Further, as the faculty senate footage is a public record subject to Or. Rev. Stat § 192.314(1), PSU must release the video to FIRE, pursuant to the public records request attached to this letter. We trust that PSU will ensure that this record is produced expeditiously.
I will add that it’s possible that under Oregon law state agencies can’t even have copyrights in materials such as videos of agency meetings, but the matter seems unresolved. Compare County of Santa Clara v. Superior Court (Cal. Ct. App. 2009) (concluding that California law limits such assertion of copyright by government agencies) with County of Suffolk v. First American Real Estate (2d Cir. 2001) (concluding that New York law generally doesn’t limit such assertion of copyright by government agencies). FIRE’s argument is correct, though, even if PSU generally owns a copyright in the video.

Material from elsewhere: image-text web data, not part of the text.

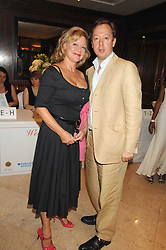 KAY SAATCHI and GEORDIE GREIG at a party to celebrate the 180th Anniversary of The Spectator magazine, held at the Hyatt Regency London - The Churchill, 30 Portman Square, London on 7th May 2008.<br /><br />NON EXCLUSIVE - WORLD RIGHTS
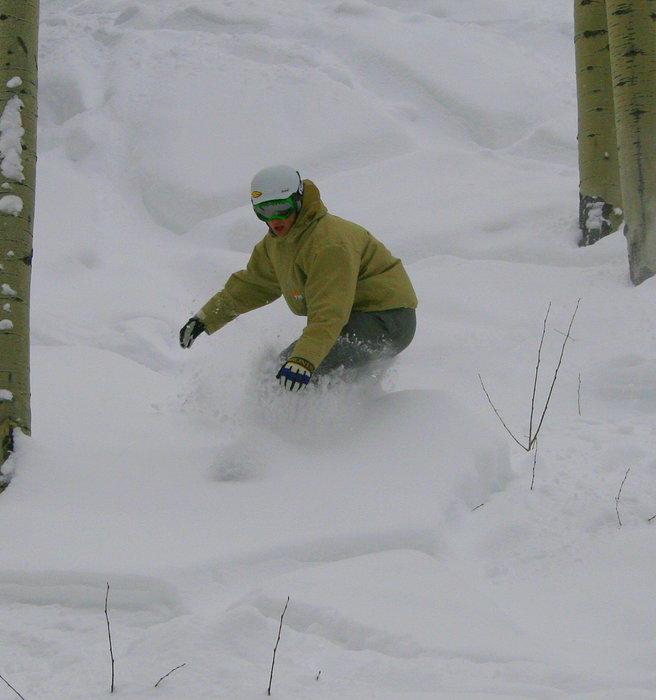A snowboarder finds powder at Big Powderhorn Mountain, Michigan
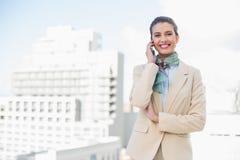 Ευτυχής έξυπνη καφετιά μαλλιαρή επιχειρηματίας που κάνει ένα τηλεφώνημα Στοκ Φωτογραφίες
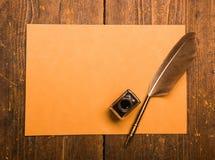 Fjäderpenna och färgpulver väl på träskrivbordet arkivbilder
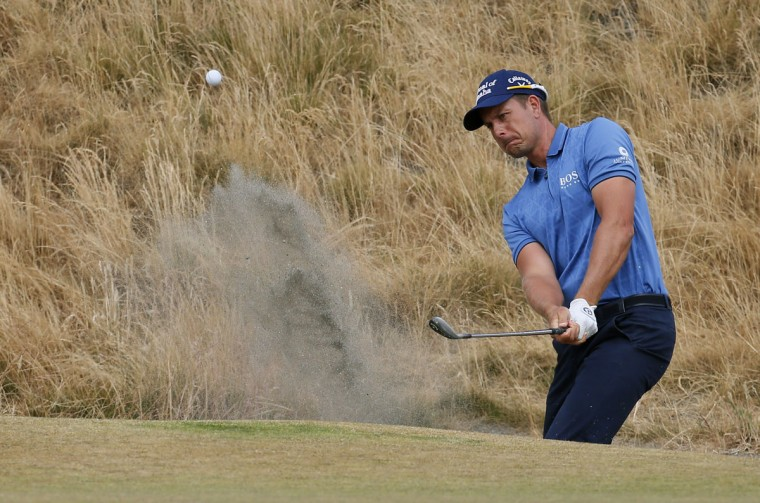 Henrik Stenson, of Sweden, hits out of the bunker on the sixth hole during the first round of the U.S. Open golf tournament at Chambers Bay on Thursday, June 18, 2015 in University Place, Wash. (AP Photo/Matt York)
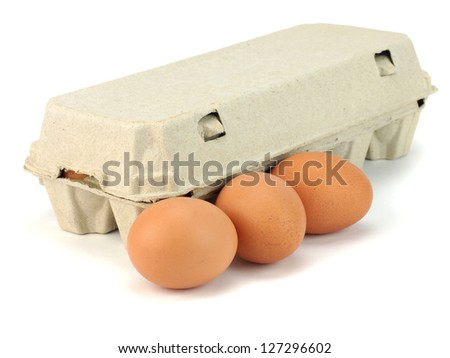 Eggs in paper box on a white background - stock photo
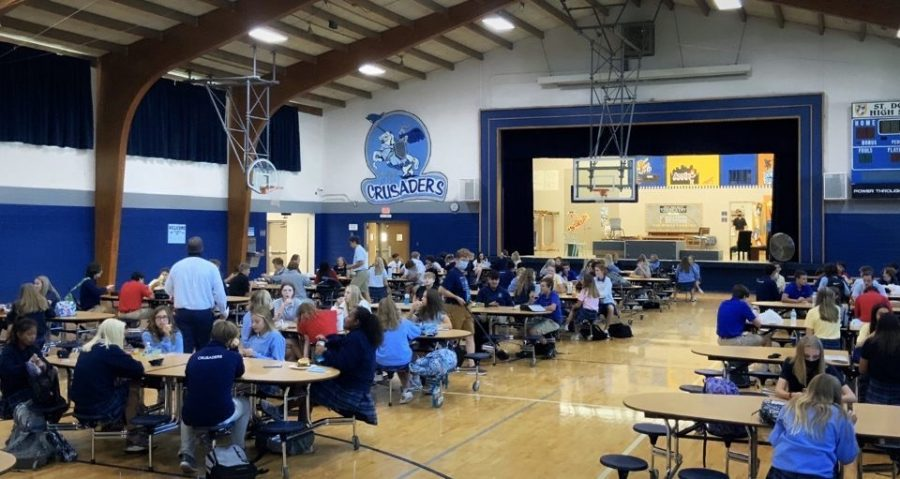 Underclassmen socialize and eat with friends during the new lunch schedule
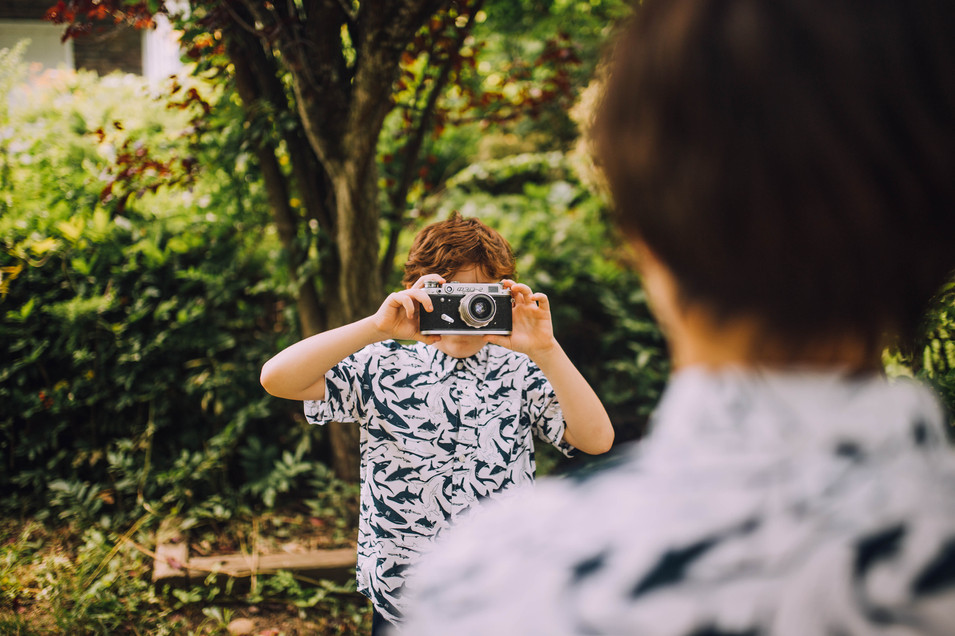 Lifestyle photo of a boy taking a picture with vintage camera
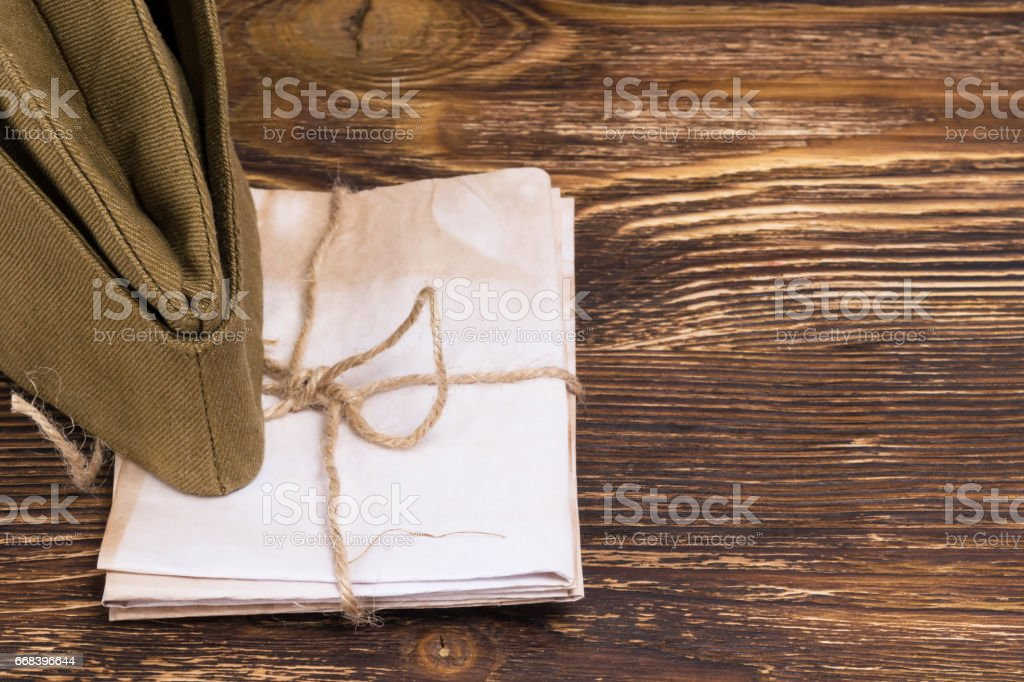 the pile of letters under the old military cap , place the graphic on the right stock photo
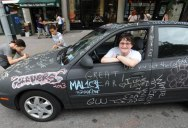 Artist Covers Car in Chalkboard Paint, Lets People Draw On It
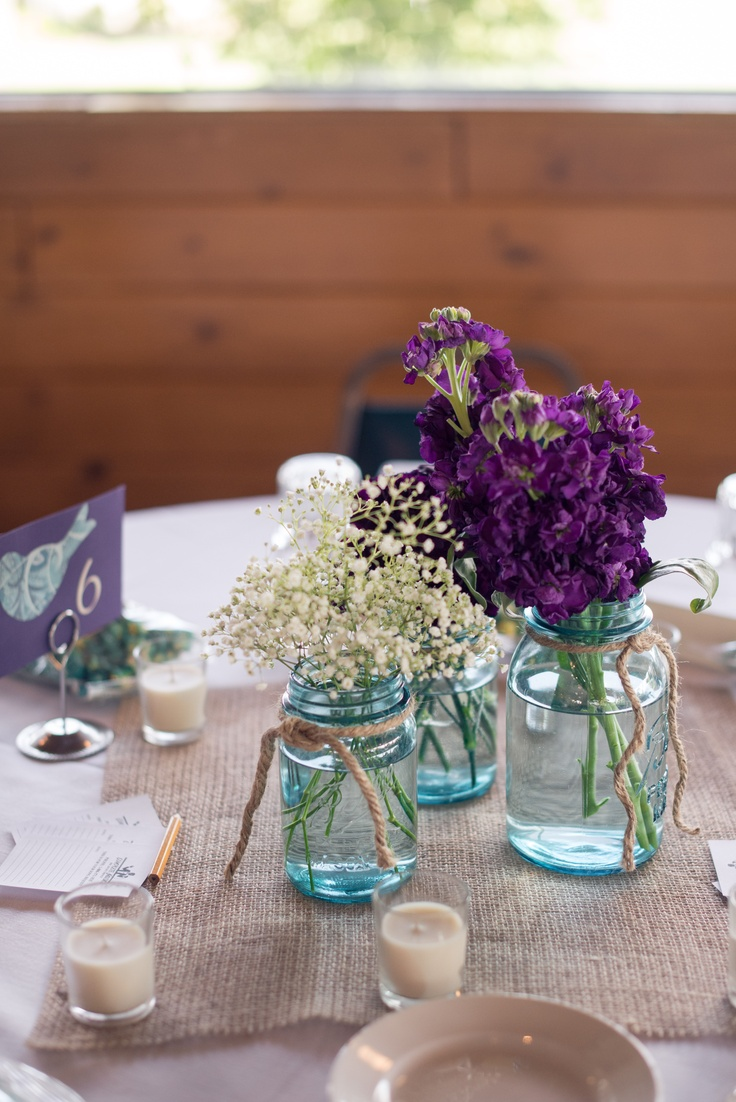 Teal Mason Jars, burlap, candles... This is more like what I was thinking, but sunflowers.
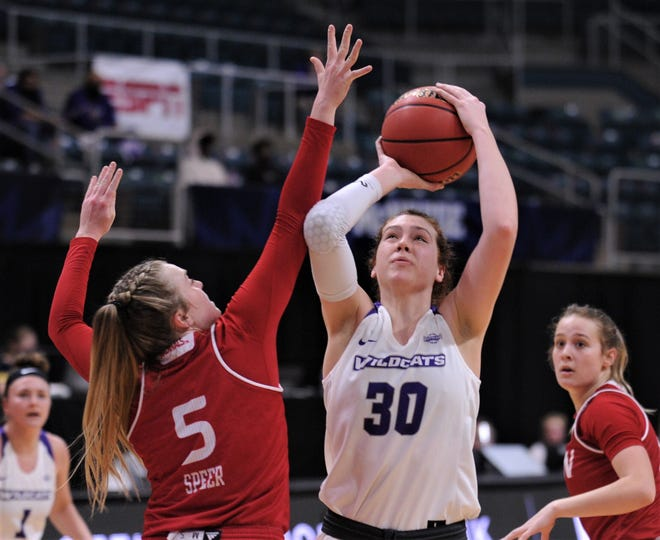 ACU's Anna McLeod (30) shoots over Incarnate Word's Destiny Jenkins. McLeod had a game-high 28 points and 10 rebounds as ACU beat the Cardinals 81-70 in the first round of the Southland Conference women's tournament Wednesday, March 10, 2021 at the Merrell Center in Katy.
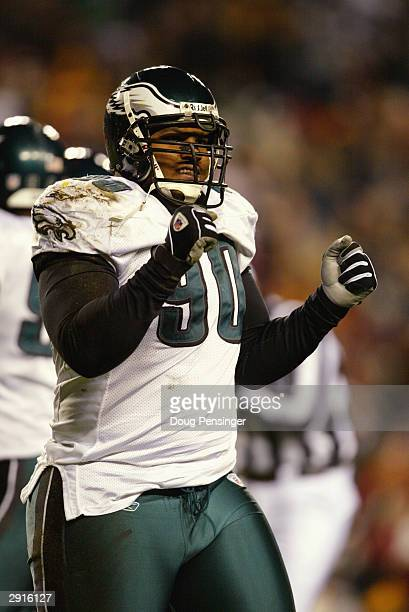 Defensive tackle Corey Simon of the Philadelphia Eagles reacts on the field during the game against the Washington Redskins on December 27 2003 at...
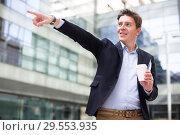 Купить «Male pointing finger at object», фото № 29553935, снято 20 апреля 2017 г. (c) Яков Филимонов / Фотобанк Лори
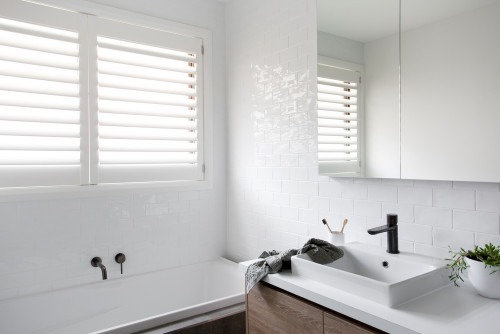 All white bathroom with timber vanity and gunmetal tapware inhabitat interiors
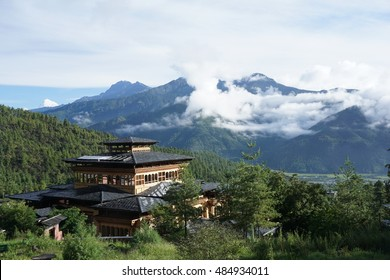 A view of landscape in Paro, Bhutan, overlooking a traditional building and cloud covering mountain's peak on a sunny day.
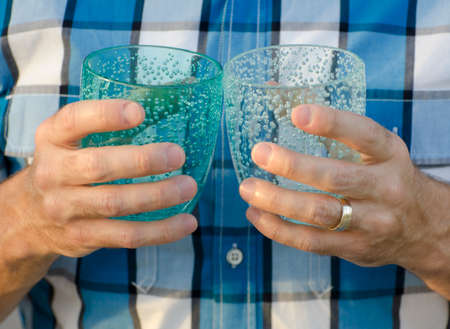 holding close: Close up of two hands holding two plastic cups with a plaid shirt in the background.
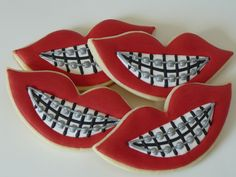 Orthodontist cookies - I made these cookies for my daughter who just had orthodontic treatment. I shined the braces with silver luster dust and vodka mixed together.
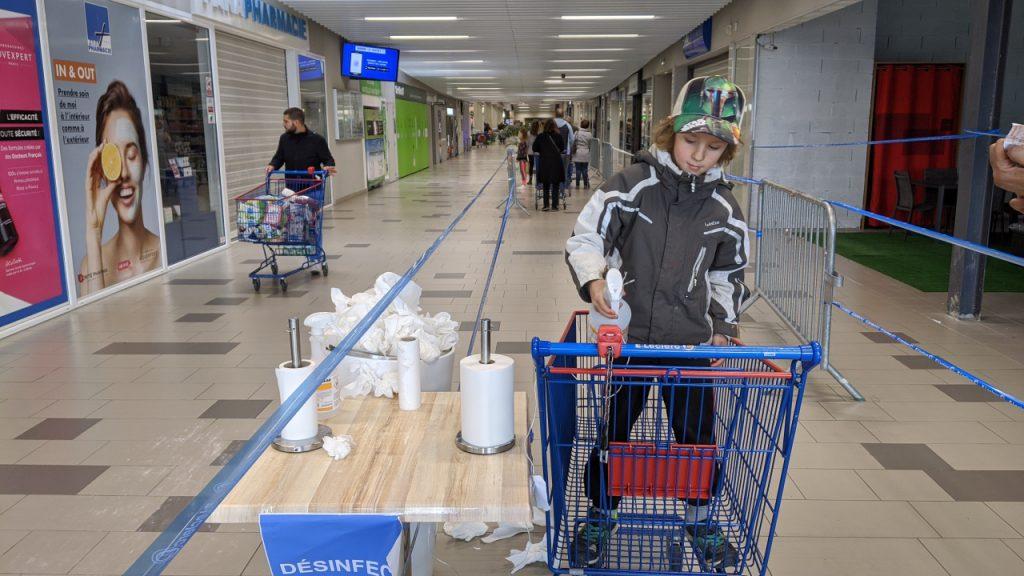 Ein Junge desinfiziert mit einem Reinigungsspray einen Einkaufswagen in einem Supermarkt. Dazu hat er sich in den Einkaufswagen begeben. Im Hintergrund ist eine Warteschlange mit Menschen, die den Supermarkt betreten möchten.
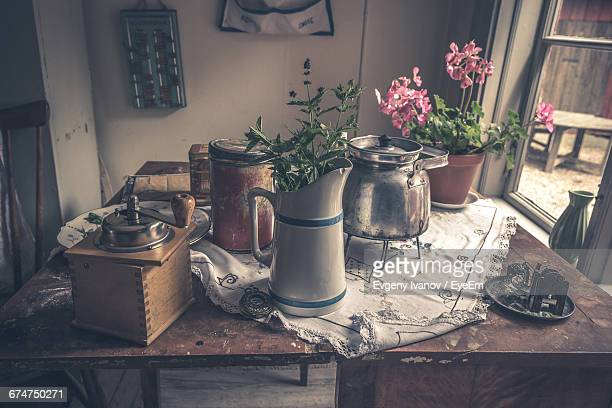 Tea Kettle And Flower Vases On Table At Home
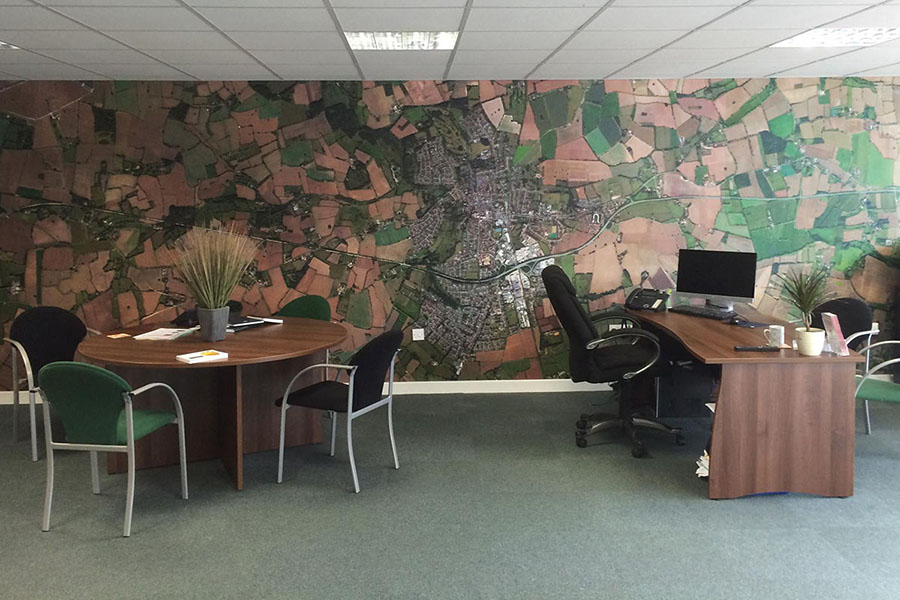 Satellite map wallpaper in an office with desk and chairs
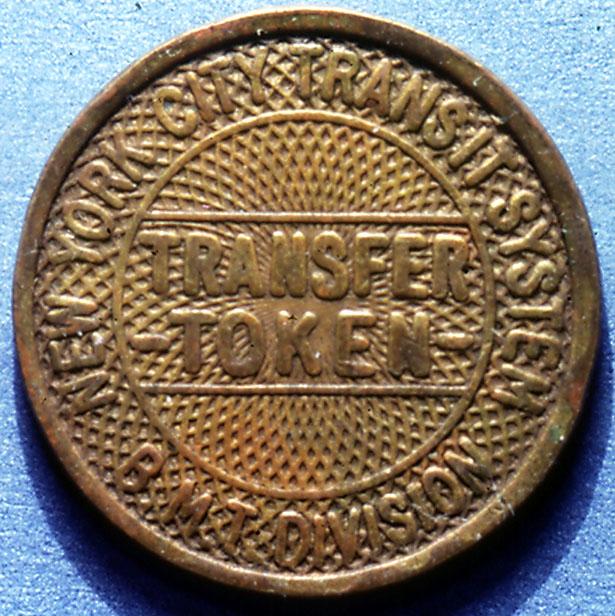 (137k, 615x616)<br><b>Country:</b> United States<br><b>City:</b> New York<br><b>System:</b> New York City Transit<br><b>Collection of:</b> George Cuhaj<br><b>Notes:</b> BMT Division transfer token, brass design, 1940; Obverse<br><b>Viewed (this week/total):</b> 3 / 6780
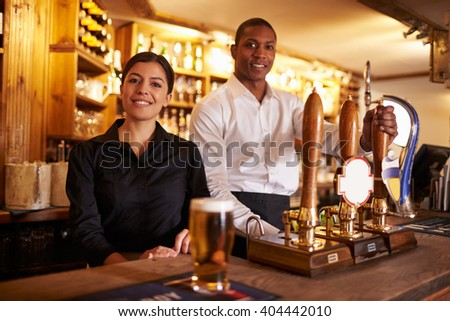 A young man and woman working behind a bar look to camera - stock photo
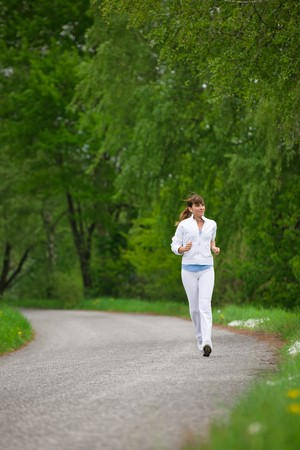Jogging - sportive woman running on road in nature, listen to music with earbuds Stock Photo - 7021888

 In City of Inglewood v. Teixeira, 2015 U.S. Dist. LEXIS 143380 (C.D. Cal. Oct. 8, 2015), the U.S. District Court for the Central District of California awarded more than $135,000 in attorney’s fees to the defendant content creator after Inglewood unsuccessfully sued the defendant for using city council footage in videos critical of the city government.
 The “critical question” in determining whether speech is that of an employee or private citizen is “whether the speech at issue is itself ordinarily within the scope of an employee’s duties, not whether it merely concerns those duties.” Lane v. Franks, 573 U.S. 228, 240 (2014).